For Bud Frazer, Hollywood was almost a last-minute thought.
Oh, the notion to go there had fleetingly occurred to him a time or two while watching westerns at the local theatre. After awhile, he reasoned that if movie cowboys could get paid for riding, then so could he; riding was something he knew well. Winning second-prize rodeo money only sealed the idea.
It was 1938, and Bud’s parents worked on somebody else’s Oregon ranch, after having lost their own. Bud was eighteen, and Hollywood sounded good; he couldn’t bear to go with his folks, away from the land he considered home. There was just no point. After his sister died, there was nothing left to say.
And as the bus crossed into California from Oregon , Bud met Lily Shaw.
She wasn’t much to look at; she was older than Bud, but he decided he liked her anyhow. She was bold; said she was headed to Hollywood to be a screenwriter, and she seemed to know what she was talking about. Once they hit town, she even pointed him toward a place to stay.
She couldn’t help with work, but Bud managed that. He spent a couple months wrangling on a ranch that provided horses for movie companies, then a ramrod gave him decent money for stunt riding. He worked a few movies, collected a few scars, and learned enough about the industry to sour him. Every now and then, he called his parents, and he thought about Lily Shaw.
She was irritating, driven, and courageous, always acting like she was smarter. She liked to pretend that she had things to teach him.
It took years for Bud to learn…
I had a bit of a hard time with “Falling from Horses” at first.
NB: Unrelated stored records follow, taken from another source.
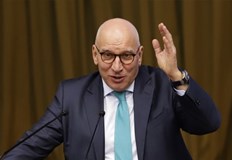 Финансистът настоява за повишаване на ефективността в държавната администрация преди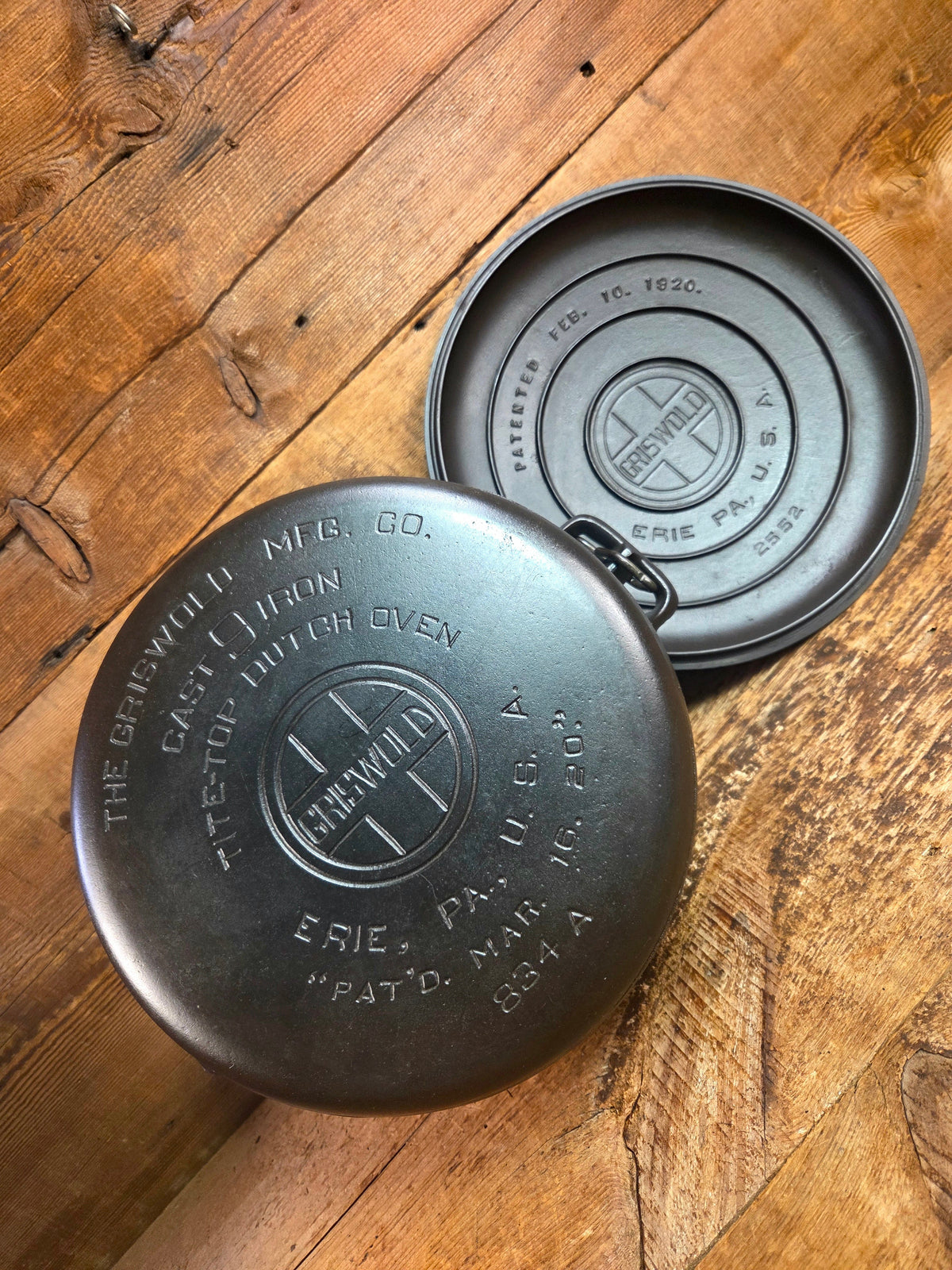 1920’s Griswold #9 Dutch Oven w/ Slant Logo p/n 834 A and p/n 2552 matching block lid Dutch Ovens Trivets & Kettles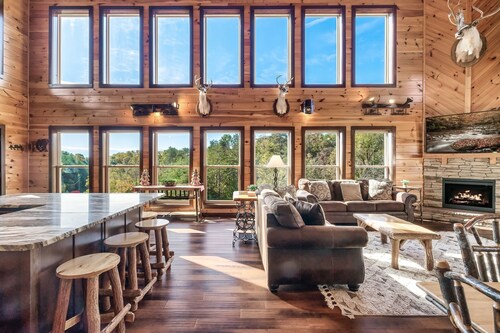 Private Lake- Amazing Views -2 Acres - Lux Cabin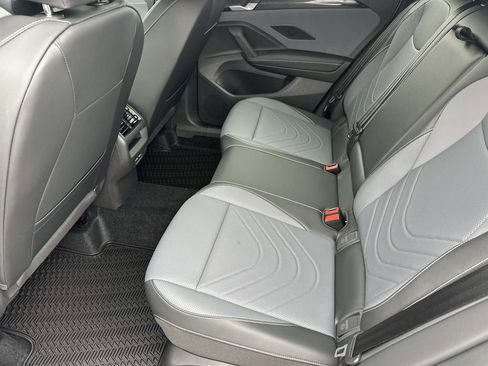 New 2026 Volkswagen Tiguan SE R-Line AWD/4WD image 17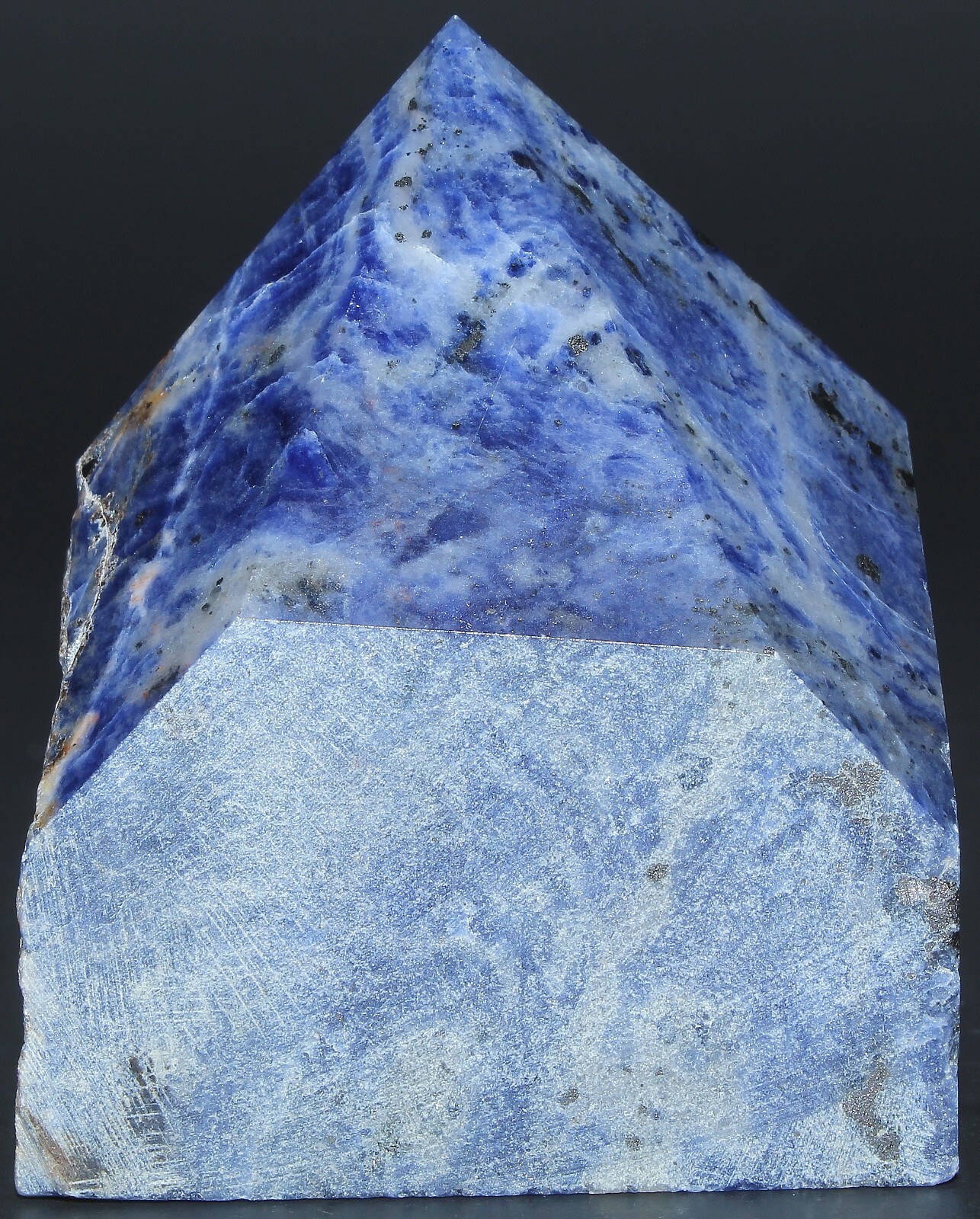 Maine Sodalite Top-Polished Point / 2.39″ (60.70 mm) 8.50 oz (240.97 gr) / 3400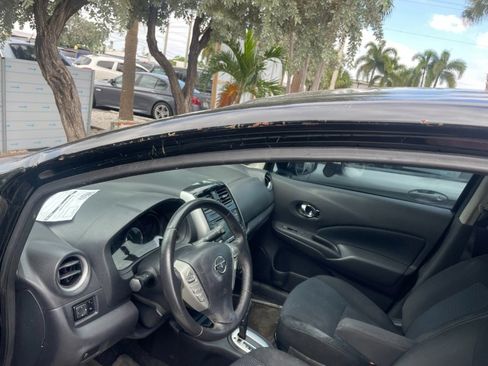 Used 2016 Nissan Versa SV image 19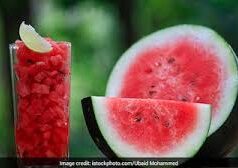 सेहत और डाइजेशन पर पड़ सकता है बुरा असर,क्या आप भी तरबूज के साथ खाते हैं ये चीजें….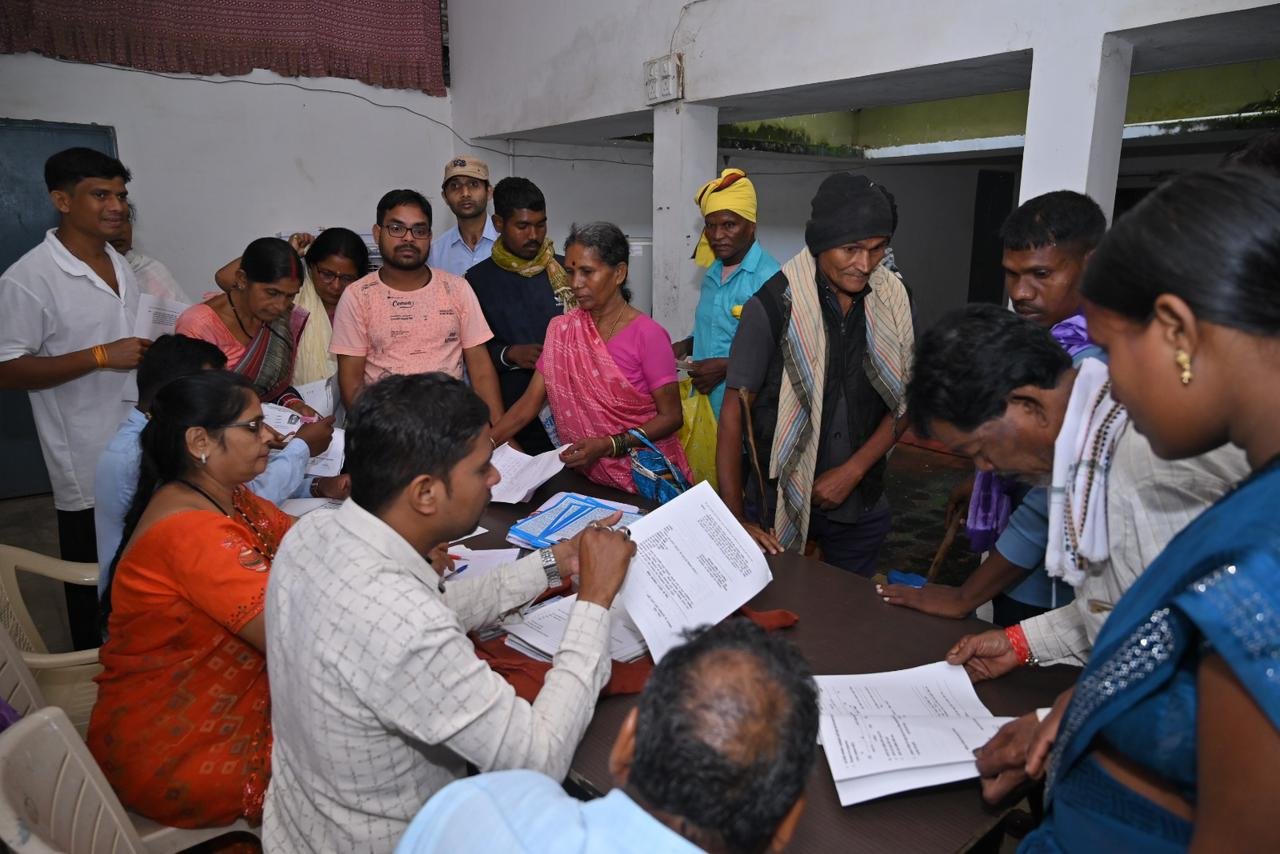 सेवा पखवाड़ा दिवस पर विभिन्न विभागों के शिविर का सफल आयोजन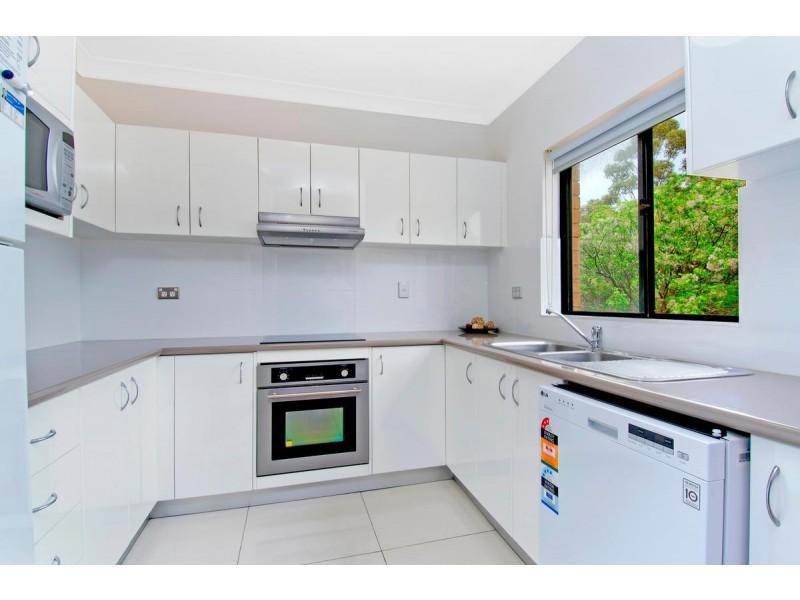 8/16-26 Park Street, Sutherland NSW 2232
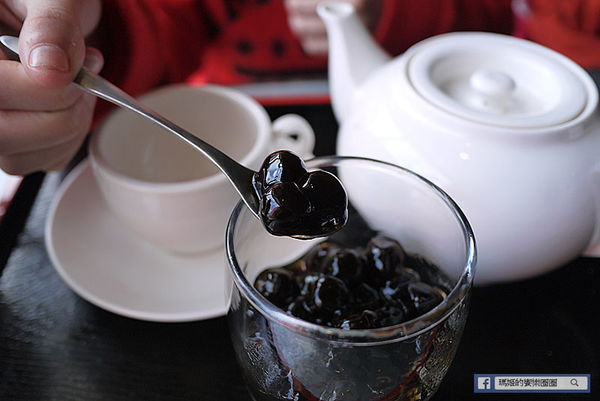 基隆廟口美食【大嘴巴茶坊】基隆火鍋。基隆美式料理。基隆飛鏢旗艦店。不限時提供WIFI聊天泡茶好去處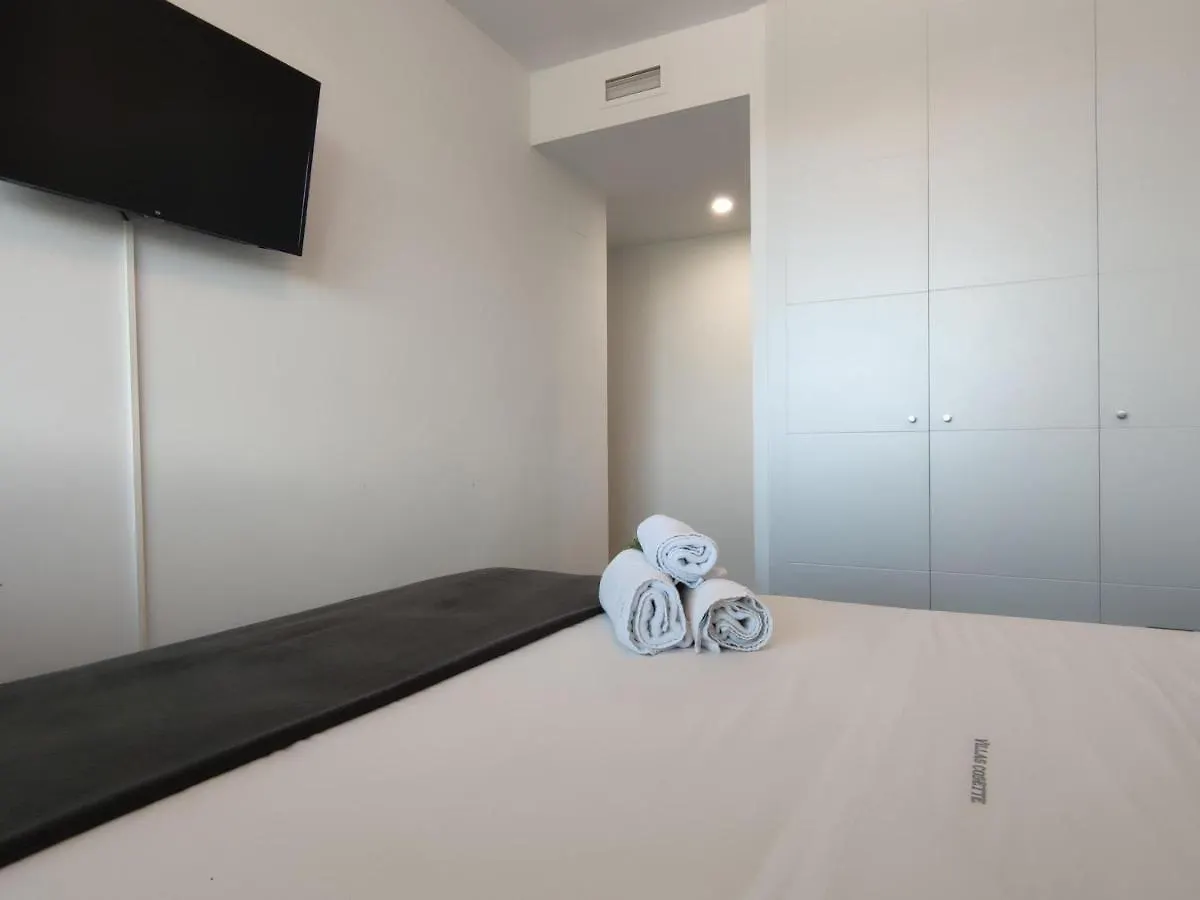 Apartment Apartamento De Lujo En Primera Linea Con Piscina En Platja D'Aro - Es-209-70 Spain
It’s slow, and moseys a little too much; in fact, I almost quit it twice.
But then, after 30 pages or so, I gasped at one of author Molly Gloss’s small plotlines. My “awwww” response was on high, and I realized that I was completely wrapped up in what’s ultimately a quiet novel of friendship and haunting memories.
The kicker is in the way that Gloss ekes out her backstory. Through that, we get to know characters that are integral to the tale but that barely make an appearance in it. Those glimpses were my favorite part here because they act to smooth out the edges of the rest of the novel. And no, I can’t tell you more.
Again, this book starts slow but stick with it. It’s worth it in the end, especially if you like old movies, old cowboys, or gentle tales. For you, “Falling from Horses” could be all you wish for.